> _Instructions for the task_:
Your task is to extract the lines from the one holding "How much distance exists" through the end of the material. Set them down exactly and add nothing.

>> Start

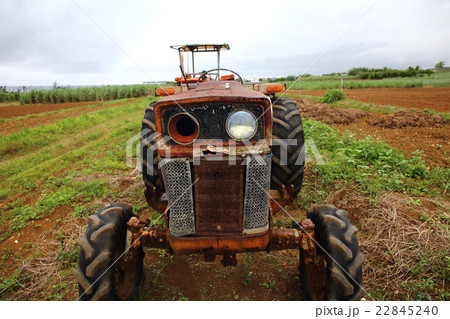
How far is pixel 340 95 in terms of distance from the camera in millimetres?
15500

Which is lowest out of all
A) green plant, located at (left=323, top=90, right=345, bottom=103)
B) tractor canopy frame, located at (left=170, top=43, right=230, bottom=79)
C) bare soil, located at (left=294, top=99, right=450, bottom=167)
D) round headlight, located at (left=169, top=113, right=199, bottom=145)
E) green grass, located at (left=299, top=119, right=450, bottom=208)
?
green grass, located at (left=299, top=119, right=450, bottom=208)

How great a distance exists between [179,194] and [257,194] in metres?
0.55

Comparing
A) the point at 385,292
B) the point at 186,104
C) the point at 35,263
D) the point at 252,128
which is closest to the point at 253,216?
the point at 252,128

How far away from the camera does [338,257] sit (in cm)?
195

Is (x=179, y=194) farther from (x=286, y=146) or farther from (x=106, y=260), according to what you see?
(x=286, y=146)

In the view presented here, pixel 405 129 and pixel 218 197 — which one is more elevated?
pixel 218 197

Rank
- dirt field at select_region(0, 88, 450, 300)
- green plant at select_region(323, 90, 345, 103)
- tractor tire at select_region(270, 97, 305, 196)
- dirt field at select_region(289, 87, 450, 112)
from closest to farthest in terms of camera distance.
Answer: dirt field at select_region(0, 88, 450, 300)
tractor tire at select_region(270, 97, 305, 196)
dirt field at select_region(289, 87, 450, 112)
green plant at select_region(323, 90, 345, 103)

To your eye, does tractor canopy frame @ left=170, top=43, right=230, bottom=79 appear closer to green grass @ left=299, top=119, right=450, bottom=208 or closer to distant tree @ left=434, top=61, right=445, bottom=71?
green grass @ left=299, top=119, right=450, bottom=208

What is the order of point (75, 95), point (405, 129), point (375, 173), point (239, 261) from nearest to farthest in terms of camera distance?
point (239, 261)
point (375, 173)
point (405, 129)
point (75, 95)

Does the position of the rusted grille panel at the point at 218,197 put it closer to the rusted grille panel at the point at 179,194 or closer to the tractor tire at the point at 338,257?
the rusted grille panel at the point at 179,194

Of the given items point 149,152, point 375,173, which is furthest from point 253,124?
point 375,173

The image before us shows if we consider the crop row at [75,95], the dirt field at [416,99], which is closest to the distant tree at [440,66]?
the dirt field at [416,99]

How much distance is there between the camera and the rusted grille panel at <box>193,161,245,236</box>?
1.87 meters

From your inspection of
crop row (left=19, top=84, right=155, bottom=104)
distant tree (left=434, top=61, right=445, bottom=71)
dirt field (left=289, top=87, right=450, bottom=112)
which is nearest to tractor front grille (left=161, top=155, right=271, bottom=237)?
dirt field (left=289, top=87, right=450, bottom=112)
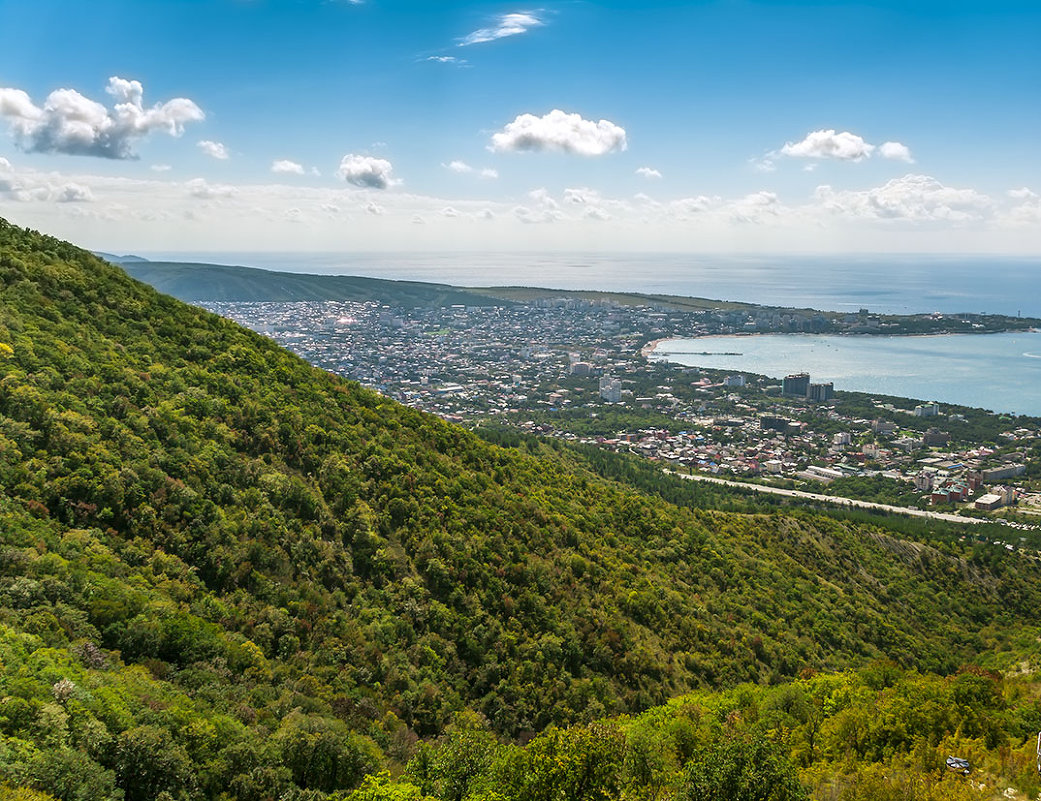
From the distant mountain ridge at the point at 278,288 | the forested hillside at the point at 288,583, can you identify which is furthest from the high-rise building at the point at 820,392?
the distant mountain ridge at the point at 278,288

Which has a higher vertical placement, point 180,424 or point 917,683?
point 180,424

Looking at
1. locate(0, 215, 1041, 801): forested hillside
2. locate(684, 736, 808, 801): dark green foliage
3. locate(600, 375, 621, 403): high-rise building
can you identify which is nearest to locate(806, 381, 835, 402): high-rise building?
locate(600, 375, 621, 403): high-rise building

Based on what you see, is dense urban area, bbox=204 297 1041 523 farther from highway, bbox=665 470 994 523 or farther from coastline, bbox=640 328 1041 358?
highway, bbox=665 470 994 523

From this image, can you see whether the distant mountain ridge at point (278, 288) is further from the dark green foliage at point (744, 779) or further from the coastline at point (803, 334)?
the dark green foliage at point (744, 779)

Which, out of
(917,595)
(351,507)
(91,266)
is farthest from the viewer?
(917,595)

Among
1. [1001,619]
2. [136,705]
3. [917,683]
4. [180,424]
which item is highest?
[180,424]

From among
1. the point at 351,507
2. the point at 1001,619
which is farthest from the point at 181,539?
the point at 1001,619

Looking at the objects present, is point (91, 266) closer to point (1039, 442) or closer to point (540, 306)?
point (1039, 442)

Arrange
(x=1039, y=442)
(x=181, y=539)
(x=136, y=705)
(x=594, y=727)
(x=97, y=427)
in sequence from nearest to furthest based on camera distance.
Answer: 1. (x=136, y=705)
2. (x=594, y=727)
3. (x=181, y=539)
4. (x=97, y=427)
5. (x=1039, y=442)
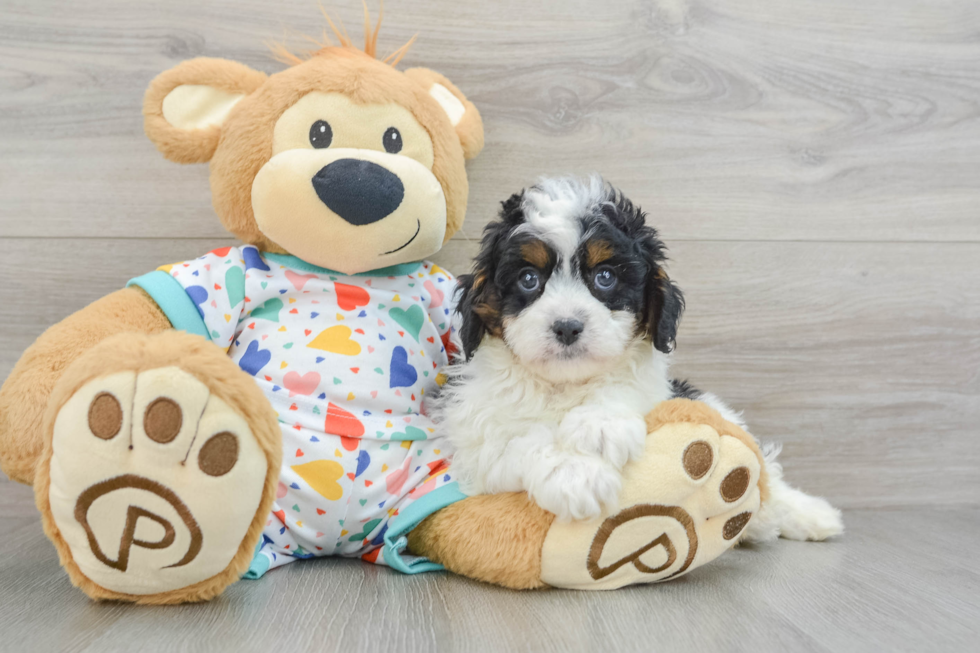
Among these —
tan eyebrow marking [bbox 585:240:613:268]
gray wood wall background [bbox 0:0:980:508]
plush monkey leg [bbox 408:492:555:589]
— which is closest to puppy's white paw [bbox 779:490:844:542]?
gray wood wall background [bbox 0:0:980:508]

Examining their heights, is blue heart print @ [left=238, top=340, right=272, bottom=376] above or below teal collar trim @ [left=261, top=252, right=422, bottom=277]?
below

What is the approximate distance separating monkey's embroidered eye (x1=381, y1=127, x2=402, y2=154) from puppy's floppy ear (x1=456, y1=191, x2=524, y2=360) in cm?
26

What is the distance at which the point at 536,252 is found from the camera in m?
1.34

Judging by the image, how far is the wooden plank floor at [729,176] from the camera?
188cm

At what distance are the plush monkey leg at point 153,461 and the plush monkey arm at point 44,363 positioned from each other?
156mm

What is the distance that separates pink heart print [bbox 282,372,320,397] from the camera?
1.46m

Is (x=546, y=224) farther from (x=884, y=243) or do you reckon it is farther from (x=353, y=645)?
(x=884, y=243)

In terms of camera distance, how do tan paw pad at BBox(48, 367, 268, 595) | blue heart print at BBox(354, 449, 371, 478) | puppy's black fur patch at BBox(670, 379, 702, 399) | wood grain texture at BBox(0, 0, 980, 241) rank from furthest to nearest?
wood grain texture at BBox(0, 0, 980, 241) → puppy's black fur patch at BBox(670, 379, 702, 399) → blue heart print at BBox(354, 449, 371, 478) → tan paw pad at BBox(48, 367, 268, 595)

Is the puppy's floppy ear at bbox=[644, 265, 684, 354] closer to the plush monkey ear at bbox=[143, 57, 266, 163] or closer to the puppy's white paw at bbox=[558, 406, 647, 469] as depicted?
the puppy's white paw at bbox=[558, 406, 647, 469]

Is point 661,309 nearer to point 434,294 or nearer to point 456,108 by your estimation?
point 434,294

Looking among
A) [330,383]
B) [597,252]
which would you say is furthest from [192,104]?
[597,252]

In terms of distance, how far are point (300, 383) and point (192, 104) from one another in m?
0.64

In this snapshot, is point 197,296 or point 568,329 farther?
point 197,296

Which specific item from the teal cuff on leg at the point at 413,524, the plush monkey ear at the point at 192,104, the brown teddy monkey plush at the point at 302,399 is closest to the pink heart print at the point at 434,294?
the brown teddy monkey plush at the point at 302,399
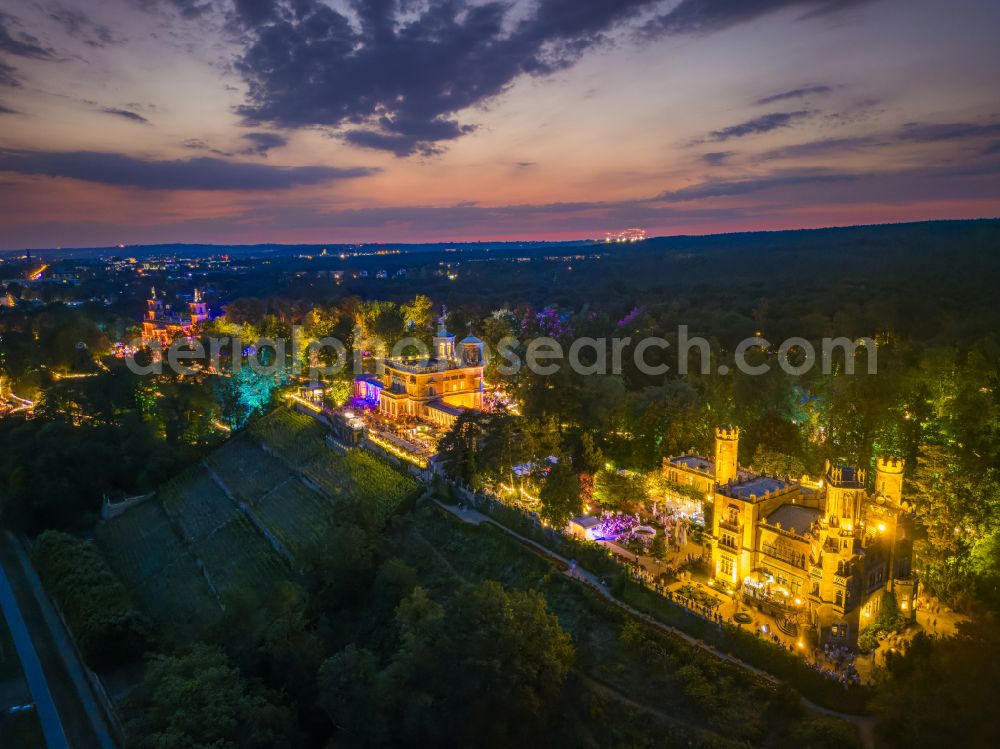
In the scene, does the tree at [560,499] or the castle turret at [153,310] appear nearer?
the tree at [560,499]

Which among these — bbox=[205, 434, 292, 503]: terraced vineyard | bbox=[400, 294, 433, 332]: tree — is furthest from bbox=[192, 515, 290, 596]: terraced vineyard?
bbox=[400, 294, 433, 332]: tree

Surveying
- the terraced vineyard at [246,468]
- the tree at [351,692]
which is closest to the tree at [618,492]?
the tree at [351,692]

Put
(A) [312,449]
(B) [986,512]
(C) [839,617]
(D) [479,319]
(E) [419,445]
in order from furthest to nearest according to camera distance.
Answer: (D) [479,319]
(A) [312,449]
(E) [419,445]
(B) [986,512]
(C) [839,617]

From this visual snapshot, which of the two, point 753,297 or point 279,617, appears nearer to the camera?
point 279,617

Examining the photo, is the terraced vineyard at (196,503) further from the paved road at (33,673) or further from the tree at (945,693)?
the tree at (945,693)

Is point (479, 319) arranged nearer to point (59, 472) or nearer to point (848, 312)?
point (848, 312)

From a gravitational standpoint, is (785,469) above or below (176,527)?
above

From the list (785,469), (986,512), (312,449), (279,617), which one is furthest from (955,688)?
(312,449)

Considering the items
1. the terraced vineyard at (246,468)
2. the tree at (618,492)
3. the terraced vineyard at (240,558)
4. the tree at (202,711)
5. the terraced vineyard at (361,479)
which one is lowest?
the terraced vineyard at (240,558)
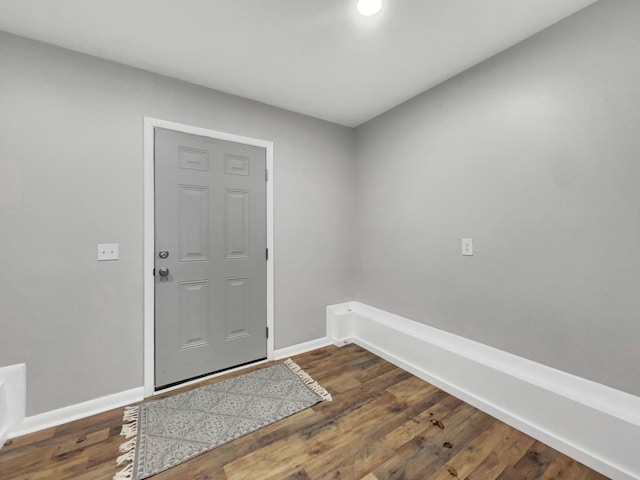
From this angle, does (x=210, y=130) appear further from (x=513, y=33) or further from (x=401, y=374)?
(x=401, y=374)

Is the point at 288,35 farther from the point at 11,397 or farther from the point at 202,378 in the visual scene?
the point at 11,397

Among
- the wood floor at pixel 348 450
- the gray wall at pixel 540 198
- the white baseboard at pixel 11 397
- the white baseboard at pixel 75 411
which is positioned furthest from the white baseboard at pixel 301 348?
the white baseboard at pixel 11 397

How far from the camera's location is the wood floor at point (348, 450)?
1.37 m

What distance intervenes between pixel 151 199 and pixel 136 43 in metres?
1.03

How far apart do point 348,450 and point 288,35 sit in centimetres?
254

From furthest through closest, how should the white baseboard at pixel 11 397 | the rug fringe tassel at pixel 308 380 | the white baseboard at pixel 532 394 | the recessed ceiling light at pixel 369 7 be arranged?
1. the rug fringe tassel at pixel 308 380
2. the white baseboard at pixel 11 397
3. the recessed ceiling light at pixel 369 7
4. the white baseboard at pixel 532 394

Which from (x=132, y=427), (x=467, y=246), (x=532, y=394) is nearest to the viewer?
(x=532, y=394)

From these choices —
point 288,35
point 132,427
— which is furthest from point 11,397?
point 288,35

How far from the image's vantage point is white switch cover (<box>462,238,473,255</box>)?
2080 millimetres

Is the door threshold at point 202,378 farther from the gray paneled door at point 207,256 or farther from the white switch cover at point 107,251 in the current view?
the white switch cover at point 107,251

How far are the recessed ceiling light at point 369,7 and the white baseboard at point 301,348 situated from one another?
2.70 meters

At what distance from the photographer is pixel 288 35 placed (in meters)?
1.70

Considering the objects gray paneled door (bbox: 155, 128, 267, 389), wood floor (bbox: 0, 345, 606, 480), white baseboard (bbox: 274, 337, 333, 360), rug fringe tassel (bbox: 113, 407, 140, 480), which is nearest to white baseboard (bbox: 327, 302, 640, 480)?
wood floor (bbox: 0, 345, 606, 480)

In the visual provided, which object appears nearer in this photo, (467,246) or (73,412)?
(73,412)
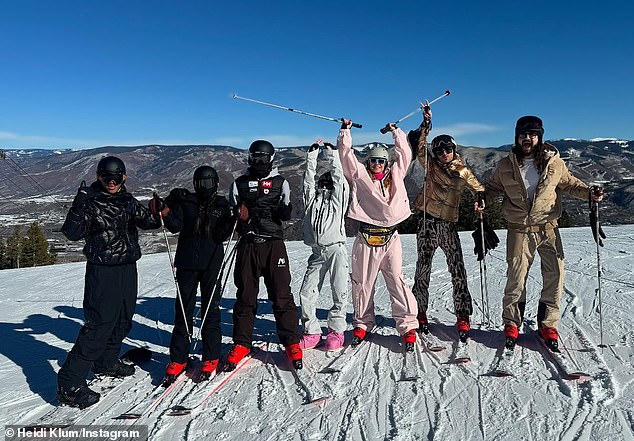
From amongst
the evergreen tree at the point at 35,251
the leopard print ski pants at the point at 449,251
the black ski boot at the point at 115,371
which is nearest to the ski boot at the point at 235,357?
the black ski boot at the point at 115,371

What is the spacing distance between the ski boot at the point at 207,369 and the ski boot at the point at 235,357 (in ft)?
0.48

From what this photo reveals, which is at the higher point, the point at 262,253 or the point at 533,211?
the point at 533,211

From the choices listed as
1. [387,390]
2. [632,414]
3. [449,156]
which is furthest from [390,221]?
[632,414]

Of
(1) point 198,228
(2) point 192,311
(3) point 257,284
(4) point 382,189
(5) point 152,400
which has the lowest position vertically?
(5) point 152,400

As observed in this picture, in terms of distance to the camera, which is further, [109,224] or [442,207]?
[442,207]

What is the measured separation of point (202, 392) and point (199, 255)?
1182mm

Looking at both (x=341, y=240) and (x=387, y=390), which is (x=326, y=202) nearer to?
(x=341, y=240)

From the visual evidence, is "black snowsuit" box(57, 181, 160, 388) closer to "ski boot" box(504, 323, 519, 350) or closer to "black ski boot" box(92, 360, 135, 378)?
"black ski boot" box(92, 360, 135, 378)

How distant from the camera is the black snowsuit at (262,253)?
4.51m

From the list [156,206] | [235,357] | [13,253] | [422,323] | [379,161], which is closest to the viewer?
[156,206]

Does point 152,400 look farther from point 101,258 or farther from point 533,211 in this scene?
point 533,211

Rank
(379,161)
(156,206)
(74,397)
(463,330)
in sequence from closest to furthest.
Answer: (74,397)
(156,206)
(379,161)
(463,330)

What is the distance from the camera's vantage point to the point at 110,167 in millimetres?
4035

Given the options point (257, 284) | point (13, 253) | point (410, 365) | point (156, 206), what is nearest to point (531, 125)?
point (410, 365)
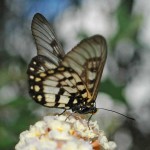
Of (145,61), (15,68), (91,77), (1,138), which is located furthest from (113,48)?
(91,77)

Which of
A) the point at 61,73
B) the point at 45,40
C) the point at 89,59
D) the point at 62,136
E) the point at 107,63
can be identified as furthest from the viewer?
the point at 107,63

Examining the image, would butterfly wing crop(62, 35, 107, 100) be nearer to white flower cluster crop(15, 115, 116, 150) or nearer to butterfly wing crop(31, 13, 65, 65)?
butterfly wing crop(31, 13, 65, 65)

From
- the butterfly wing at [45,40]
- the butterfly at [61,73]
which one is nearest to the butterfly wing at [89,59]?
the butterfly at [61,73]

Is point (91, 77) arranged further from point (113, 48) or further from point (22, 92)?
point (22, 92)

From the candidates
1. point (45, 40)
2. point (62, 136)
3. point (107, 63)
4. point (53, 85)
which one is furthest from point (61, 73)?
point (107, 63)

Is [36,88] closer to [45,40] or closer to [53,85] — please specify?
[53,85]
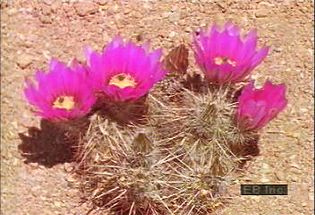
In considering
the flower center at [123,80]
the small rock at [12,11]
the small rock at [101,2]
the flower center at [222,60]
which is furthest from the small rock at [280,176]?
the small rock at [12,11]

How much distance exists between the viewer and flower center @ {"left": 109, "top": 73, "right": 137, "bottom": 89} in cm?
160

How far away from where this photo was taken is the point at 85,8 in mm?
1824

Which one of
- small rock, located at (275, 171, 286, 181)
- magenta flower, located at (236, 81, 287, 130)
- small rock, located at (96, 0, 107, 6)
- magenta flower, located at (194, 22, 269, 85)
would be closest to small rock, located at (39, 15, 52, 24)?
small rock, located at (96, 0, 107, 6)

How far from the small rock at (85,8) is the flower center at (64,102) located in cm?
27

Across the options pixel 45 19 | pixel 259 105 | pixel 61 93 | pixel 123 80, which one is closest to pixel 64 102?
pixel 61 93

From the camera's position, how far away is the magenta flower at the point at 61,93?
1.60 meters

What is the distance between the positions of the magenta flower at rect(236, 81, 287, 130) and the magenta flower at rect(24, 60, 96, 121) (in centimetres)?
30

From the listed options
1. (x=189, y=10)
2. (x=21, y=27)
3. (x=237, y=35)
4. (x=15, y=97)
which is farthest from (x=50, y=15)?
(x=237, y=35)

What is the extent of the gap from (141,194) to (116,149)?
10 centimetres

>> End

> _Exercise result_:
How much distance exists between the viewer and flower center @ {"left": 109, "top": 73, "right": 137, "bottom": 89} in cm?
160

How far away from where this photo was taken is the point at 85,8 in mm?
1824

Which one of
- small rock, located at (275, 171, 286, 181)
- magenta flower, located at (236, 81, 287, 130)
- small rock, located at (96, 0, 107, 6)
- magenta flower, located at (194, 22, 269, 85)
would be closest to small rock, located at (39, 15, 52, 24)?
small rock, located at (96, 0, 107, 6)

How far from the small rock at (85,8) is the flower center at (64,102) located in cm?
27

Across the options pixel 45 19 | pixel 259 105 | pixel 61 93 | pixel 123 80, which one is closest to pixel 64 102?
pixel 61 93

From the camera's position, how far away is the magenta flower at the point at 61,93?
1.60 meters

What is the distance between the positions of the magenta flower at rect(236, 81, 287, 130) and the magenta flower at rect(24, 60, 96, 121) (in centimetres)?
30

From the listed options
1. (x=189, y=10)
2. (x=21, y=27)
3. (x=237, y=35)
4. (x=15, y=97)
which is farthest from (x=50, y=15)?
(x=237, y=35)

What is the extent of the gap from (141,194) to (116,149)?
10 centimetres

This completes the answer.